**PROMPT:** The copy you print must match the listing exactly, with its pictures removed.
──────────
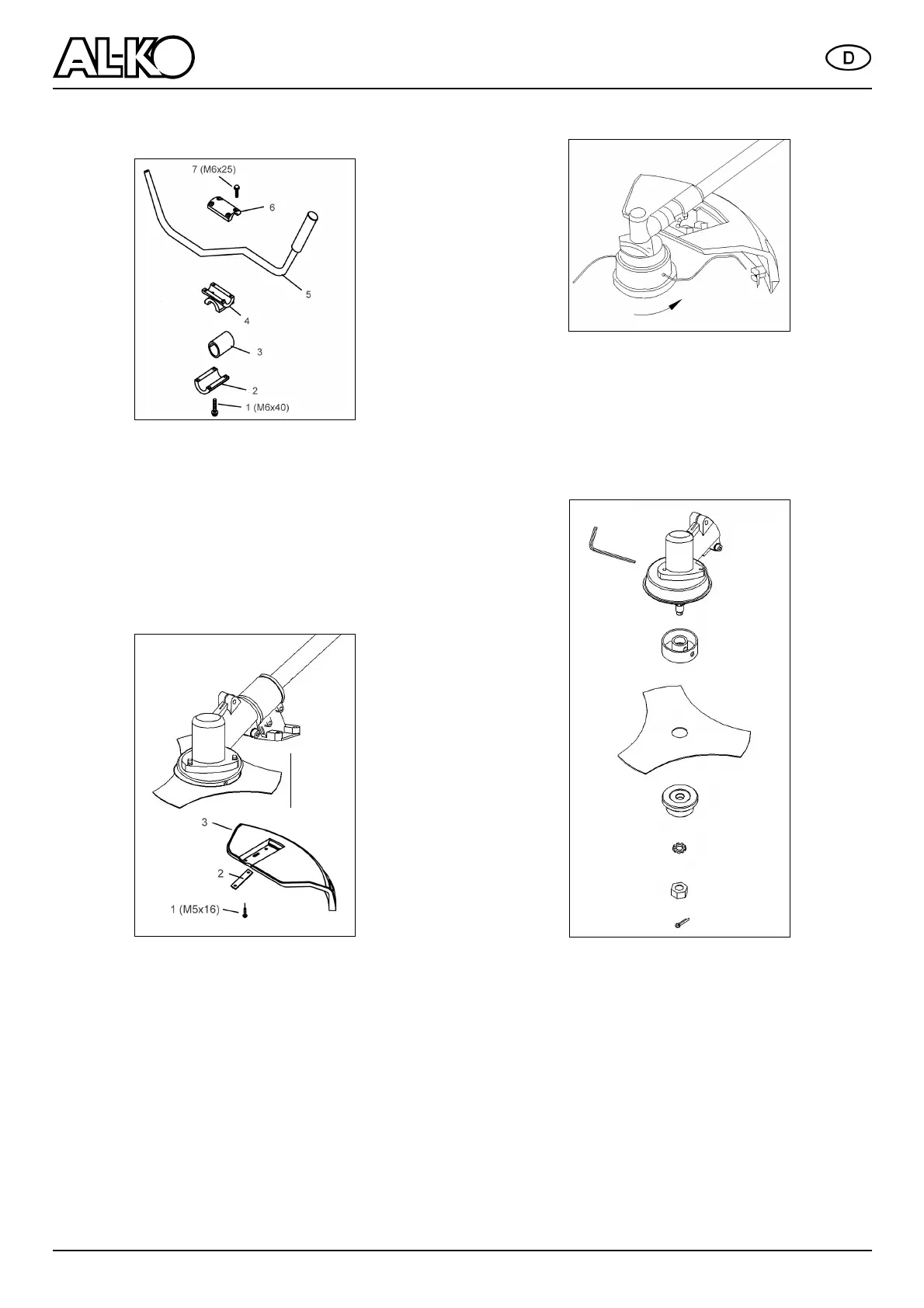 AL-KO

D

7 (M6x25)
6
5
4
3
2
1 (M6x40)

3
2
1 (M5x16)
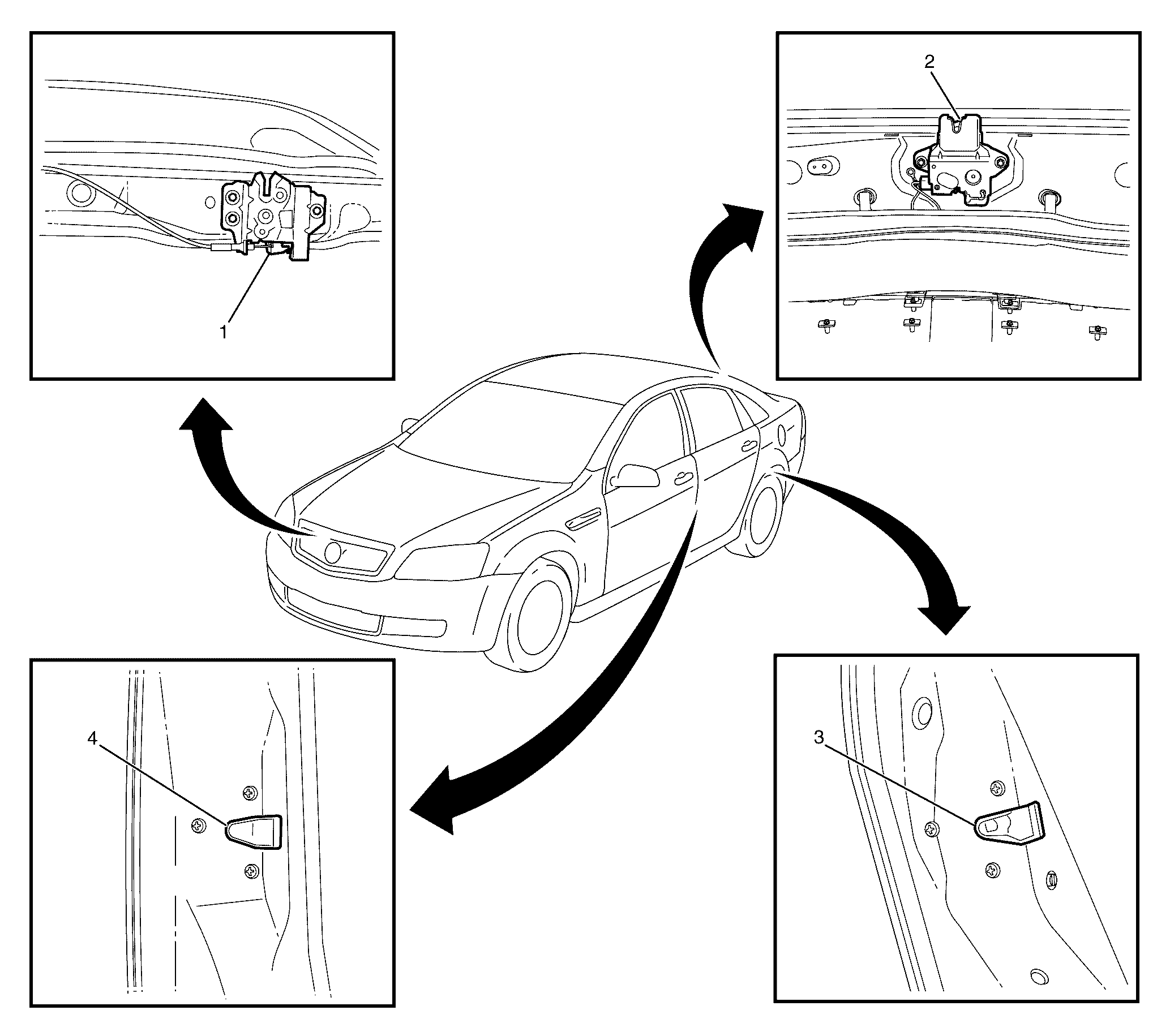 1

2

4

3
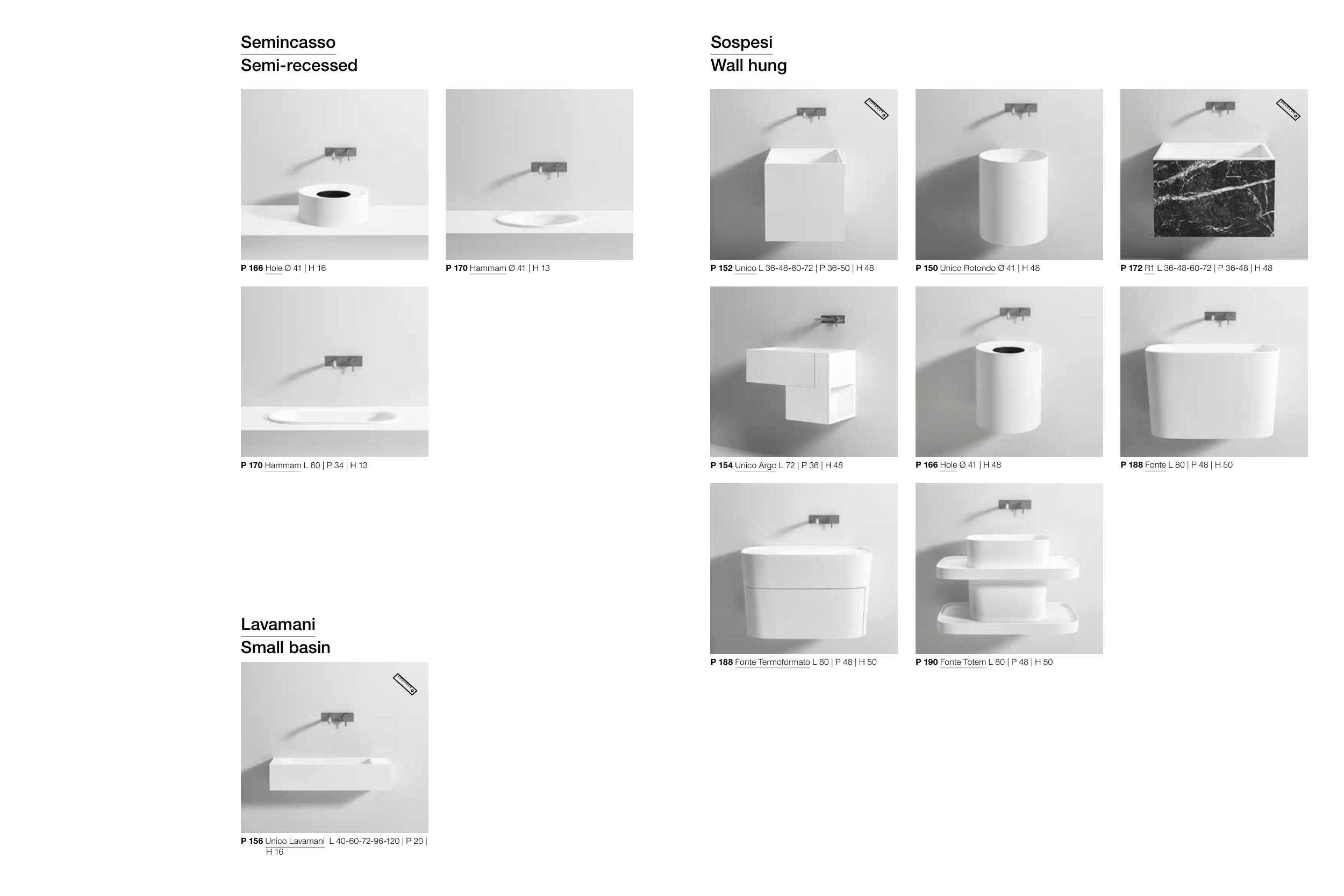 Semincasso
Semi-recessed

P 166 Hole Ø 41 | H 16

P 170 Hammam Ø 41 | H 13

P 170 Hammam L 60 | P 34 | H 13

Lavamani
Small basin

P 156 Unico Lavamani L 40-60-72-96-120 | P 20 | H 16

Sospesi
Wall hung

P 152 Unico L 36-48-60-72 | P 36-50 | H 48

P 150 Unico Rotondo Ø 41 | H 48

P 172 R1 L 36-48-60-72 | P 36-48 | H 48

P 154 Unico Argo L 72 | P 36 | H 48

P 166 Hole Ø 41 | H 48

P 188 Fonte L 80 | P 48 | H 50

P 188 Fonte Termoformato L 80 | P 48 | H 50

P 190 Fonte Totem L 80 | P 48 | H 50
──────────
**SOLUTION TO THE EXERCISE:**
 AL-KO

D

7 (M6x25)
6
5
4
3
2
1 (M6x40)

3
2
1 (M5x16)
 1

2

4

3
 Semincasso
Semi-recessed

P 166 Hole Ø 41 | H 16

P 170 Hammam Ø 41 | H 13

P 170 Hammam L 60 | P 34 | H 13

Lavamani
Small basin

P 156 Unico Lavamani L 40-60-72-96-120 | P 20 | H 16

Sospesi
Wall hung

P 152 Unico L 36-48-60-72 | P 36-50 | H 48

P 150 Unico Rotondo Ø 41 | H 48

P 172 R1 L 36-48-60-72 | P 36-48 | H 48

P 154 Unico Argo L 72 | P 36 | H 48

P 166 Hole Ø 41 | H 48

P 188 Fonte L 80 | P 48 | H 50

P 188 Fonte Termoformato L 80 | P 48 | H 50

P 190 Fonte Totem L 80 | P 48 | H 50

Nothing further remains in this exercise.